O que é o metanol e para que serve
Segundo a Agência Nacional do Petróleo, Gás Natural e Biocombustíveis (ANP), o metanol é um álcool simples (CH₃OH), líquido à temperatura ambiente, obtido principalmente a partir do gás natural. Ele é um insumo fundamental da indústria química, utilizado na produção de solventes, pisos, revestimentos e adesivos.
Regulação e riscos
Por conta de sua toxicidade, do risco de adulteração de combustíveis e da ameaça à saúde pública, a movimentação e o armazenamento do metanol estão sujeitos a regras rígidas da ANP, que exigem registro e controle rigoroso.
O etanol, ao contrário, é produzido pela fermentação de açúcares de matérias-primas como cana-de-açúcar, milho, trigo e sorgo. É o álcool presente em bebidas alcoólicas e, em doses moderadas, seguro para consumo humano.
Bebidas adulteradas: o que diz a lei
De acordo com o Ministério da Agricultura e Pecuária (MAPA), bebida alcoólica adulterada é aquela que foge ao padrão legal, com composição modificada de forma irregular. Isso pode ocorrer por adição, retirada ou substituição de ingredientes, o que expõe o consumidor a riscos graves.

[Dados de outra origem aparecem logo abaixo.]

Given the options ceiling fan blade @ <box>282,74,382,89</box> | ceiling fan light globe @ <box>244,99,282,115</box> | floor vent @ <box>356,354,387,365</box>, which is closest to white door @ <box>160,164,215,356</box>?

O metanol não pode ser adicionado a nenhuma bebida, mas pode estar presente em traços mínimos, inevitáveis em processos de fermentação, sem representar riscos quando dentro dos limites residuais estabelecidos pelo MAPA.
Como identificar suspeita de adulteração
O Procon-SP recomenda atenção redobrada a indícios de irregularidades:
- Preços muito abaixo do mercado;
- Embalagens mal vedadas ou com tampas e lacres desalinhados;
- Rótulos tortos, desgastados ou com erros de ortografia;
- Logos alterados ou inconsistentes;
- Ausência de informações obrigatórias como CNPJ, endereço do fabricante, distribuidor ou número de lote.
Esses sinais podem indicar falsificação ou adulteração. O órgão alerta que testes caseiros, como cheirar, provar ou queimar a bebida, não são eficazes nem seguros.
Sintomas de intoxicação por metanol
Os efeitos podem surgir pouco tempo após a ingestão. Os principais sintomas são:
- Visão turva
- Dor de cabeça intensa
- Náusea
- Tontura
- Rebaixamento do nível de consciência
Esses sinais exigem atendimento médico imediato, já que a intoxicação pode evoluir para insuficiência respiratória, cegueira permanente ou morte.
Veja também: Grande SP confirma terceira morte por intoxicação com metanol
Em qualquer situação de suspeita, a orientação é procurar imediatamente um pronto-socorro. Autoridades reforçam que a rapidez no atendimento é determinante para reduzir os riscos de sequelas graves.